The headline UK Consumer Price Index (CPI) is expected to rise 0.3% in August following a 0.2% fall in the previous month and the yearly rate is seen holding steady at 2.2%. Meanwhile, the core CPI – excluding the volatile components of food, energy, alcohol and tobacco – is anticipated to climb to the 3.5% YoY rate from 3.3 in July. Against the backdrop of a slowdown in the UK wage growth and a flat GDP print for the second straight month in July, a softer CPI print will lift bets for more interest rate cuts by the Bank of England (BoE) and undermine the British Pound (GBP).
Conversely, the market reaction to a stronger report is more likely to be short-lived amid the hawkish Bank of Japan (BoJ)-led JPY strength. The recent comments by a slew of BoJ officials suggested that the Japanese central bank will hike interest rates again by the end of this year. This, along with the market nervousness ahead of this week's key central bank event risks, is seen benefiting the JPY's safe-haven status and exerting downward pressure on the GBP/JPY cross. This, in turn, favors bearish traders and supports prospects for a further intraday depreciating move.

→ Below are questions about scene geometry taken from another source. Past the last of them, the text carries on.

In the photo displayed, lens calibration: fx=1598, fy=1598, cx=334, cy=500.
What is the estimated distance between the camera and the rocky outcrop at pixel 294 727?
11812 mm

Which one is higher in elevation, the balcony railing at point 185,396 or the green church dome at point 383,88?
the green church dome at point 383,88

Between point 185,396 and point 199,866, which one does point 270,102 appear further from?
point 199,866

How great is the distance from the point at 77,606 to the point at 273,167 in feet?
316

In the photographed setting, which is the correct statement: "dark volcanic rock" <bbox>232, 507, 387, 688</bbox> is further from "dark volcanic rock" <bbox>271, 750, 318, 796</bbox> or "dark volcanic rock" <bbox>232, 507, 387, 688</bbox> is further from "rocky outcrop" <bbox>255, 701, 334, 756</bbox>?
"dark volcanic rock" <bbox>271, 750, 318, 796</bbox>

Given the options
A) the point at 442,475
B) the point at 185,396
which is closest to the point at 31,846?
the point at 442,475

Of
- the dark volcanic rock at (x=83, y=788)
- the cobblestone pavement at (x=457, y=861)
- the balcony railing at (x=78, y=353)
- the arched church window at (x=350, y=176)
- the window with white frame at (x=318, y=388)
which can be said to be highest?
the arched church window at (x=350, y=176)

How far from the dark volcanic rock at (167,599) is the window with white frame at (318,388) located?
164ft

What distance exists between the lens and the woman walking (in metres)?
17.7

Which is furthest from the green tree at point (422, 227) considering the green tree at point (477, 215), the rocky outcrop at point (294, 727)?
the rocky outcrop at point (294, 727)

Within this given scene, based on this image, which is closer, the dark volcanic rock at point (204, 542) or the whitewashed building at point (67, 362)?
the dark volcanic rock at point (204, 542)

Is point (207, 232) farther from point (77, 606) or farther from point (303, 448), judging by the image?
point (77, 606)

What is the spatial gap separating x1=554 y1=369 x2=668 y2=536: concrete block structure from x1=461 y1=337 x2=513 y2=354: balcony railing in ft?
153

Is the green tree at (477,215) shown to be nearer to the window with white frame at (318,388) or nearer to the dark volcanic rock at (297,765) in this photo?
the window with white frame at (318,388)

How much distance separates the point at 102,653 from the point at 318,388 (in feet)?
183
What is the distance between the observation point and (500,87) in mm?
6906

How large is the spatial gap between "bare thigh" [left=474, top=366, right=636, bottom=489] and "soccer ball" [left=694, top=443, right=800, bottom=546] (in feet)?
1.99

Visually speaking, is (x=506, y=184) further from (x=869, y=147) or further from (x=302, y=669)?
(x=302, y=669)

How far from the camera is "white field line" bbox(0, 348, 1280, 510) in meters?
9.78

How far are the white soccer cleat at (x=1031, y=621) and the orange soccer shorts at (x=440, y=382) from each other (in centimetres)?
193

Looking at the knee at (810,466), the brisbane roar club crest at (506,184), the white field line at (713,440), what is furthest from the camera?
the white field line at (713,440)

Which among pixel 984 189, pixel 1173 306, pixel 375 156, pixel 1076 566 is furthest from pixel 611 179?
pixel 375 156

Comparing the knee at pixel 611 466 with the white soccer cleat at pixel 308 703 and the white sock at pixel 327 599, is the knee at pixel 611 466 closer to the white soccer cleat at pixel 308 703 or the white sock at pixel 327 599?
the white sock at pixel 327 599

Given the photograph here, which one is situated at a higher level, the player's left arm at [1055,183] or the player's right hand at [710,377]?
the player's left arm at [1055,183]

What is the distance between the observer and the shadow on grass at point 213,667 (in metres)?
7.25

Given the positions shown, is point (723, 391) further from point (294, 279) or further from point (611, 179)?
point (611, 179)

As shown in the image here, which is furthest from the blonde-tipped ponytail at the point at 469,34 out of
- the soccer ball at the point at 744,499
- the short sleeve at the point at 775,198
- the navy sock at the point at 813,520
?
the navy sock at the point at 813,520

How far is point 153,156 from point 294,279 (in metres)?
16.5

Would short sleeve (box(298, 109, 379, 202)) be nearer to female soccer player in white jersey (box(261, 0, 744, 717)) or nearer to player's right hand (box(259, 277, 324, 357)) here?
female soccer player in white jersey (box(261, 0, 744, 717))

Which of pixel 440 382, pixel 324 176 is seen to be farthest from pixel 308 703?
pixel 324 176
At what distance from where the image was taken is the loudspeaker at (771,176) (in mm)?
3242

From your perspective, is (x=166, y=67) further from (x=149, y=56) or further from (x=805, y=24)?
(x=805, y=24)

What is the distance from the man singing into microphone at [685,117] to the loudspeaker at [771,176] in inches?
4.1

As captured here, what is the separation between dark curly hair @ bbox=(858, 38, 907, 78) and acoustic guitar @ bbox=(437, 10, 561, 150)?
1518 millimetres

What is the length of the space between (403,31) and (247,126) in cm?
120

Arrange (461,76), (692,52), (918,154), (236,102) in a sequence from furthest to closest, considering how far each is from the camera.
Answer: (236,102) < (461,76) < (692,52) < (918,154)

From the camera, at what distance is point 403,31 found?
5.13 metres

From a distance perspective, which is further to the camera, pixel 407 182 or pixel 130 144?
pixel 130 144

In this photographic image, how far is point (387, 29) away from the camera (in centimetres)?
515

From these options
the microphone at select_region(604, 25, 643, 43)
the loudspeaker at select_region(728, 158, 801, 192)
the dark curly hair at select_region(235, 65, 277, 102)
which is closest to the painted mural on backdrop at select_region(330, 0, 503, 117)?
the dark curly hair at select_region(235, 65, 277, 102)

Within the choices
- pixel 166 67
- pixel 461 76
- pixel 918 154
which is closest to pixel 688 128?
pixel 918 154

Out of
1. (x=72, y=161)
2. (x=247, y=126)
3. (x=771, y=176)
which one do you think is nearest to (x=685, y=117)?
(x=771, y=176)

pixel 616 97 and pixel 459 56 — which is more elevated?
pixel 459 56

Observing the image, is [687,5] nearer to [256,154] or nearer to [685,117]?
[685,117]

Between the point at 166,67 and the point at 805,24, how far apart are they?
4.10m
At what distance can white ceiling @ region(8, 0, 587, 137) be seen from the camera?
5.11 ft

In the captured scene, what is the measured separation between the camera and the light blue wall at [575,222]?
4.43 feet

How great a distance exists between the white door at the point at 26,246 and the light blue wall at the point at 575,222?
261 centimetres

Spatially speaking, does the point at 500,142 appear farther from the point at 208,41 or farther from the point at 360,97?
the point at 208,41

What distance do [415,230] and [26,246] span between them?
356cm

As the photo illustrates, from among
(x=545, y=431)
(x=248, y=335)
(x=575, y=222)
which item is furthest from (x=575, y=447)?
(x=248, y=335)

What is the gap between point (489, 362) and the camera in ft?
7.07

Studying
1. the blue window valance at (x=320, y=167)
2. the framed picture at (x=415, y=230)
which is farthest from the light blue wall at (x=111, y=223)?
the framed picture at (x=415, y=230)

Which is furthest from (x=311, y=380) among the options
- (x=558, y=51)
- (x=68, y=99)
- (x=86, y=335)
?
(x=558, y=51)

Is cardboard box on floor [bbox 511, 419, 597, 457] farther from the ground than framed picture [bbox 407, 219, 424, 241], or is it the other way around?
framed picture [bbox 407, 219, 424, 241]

Meanwhile, the market focus remains on the BoE decision on Thursday, which will be followed by the latest BoJ policy update on Friday. This will play a key role in influencing the GBP/JPY cross and help in determining the next leg of a directional move. Hence, it will be prudent to wait for a sustained break and acceptance below the 184.50 horizontal support before positioning for the resumption of the prior downtrend witnessed over the past two weeks or so.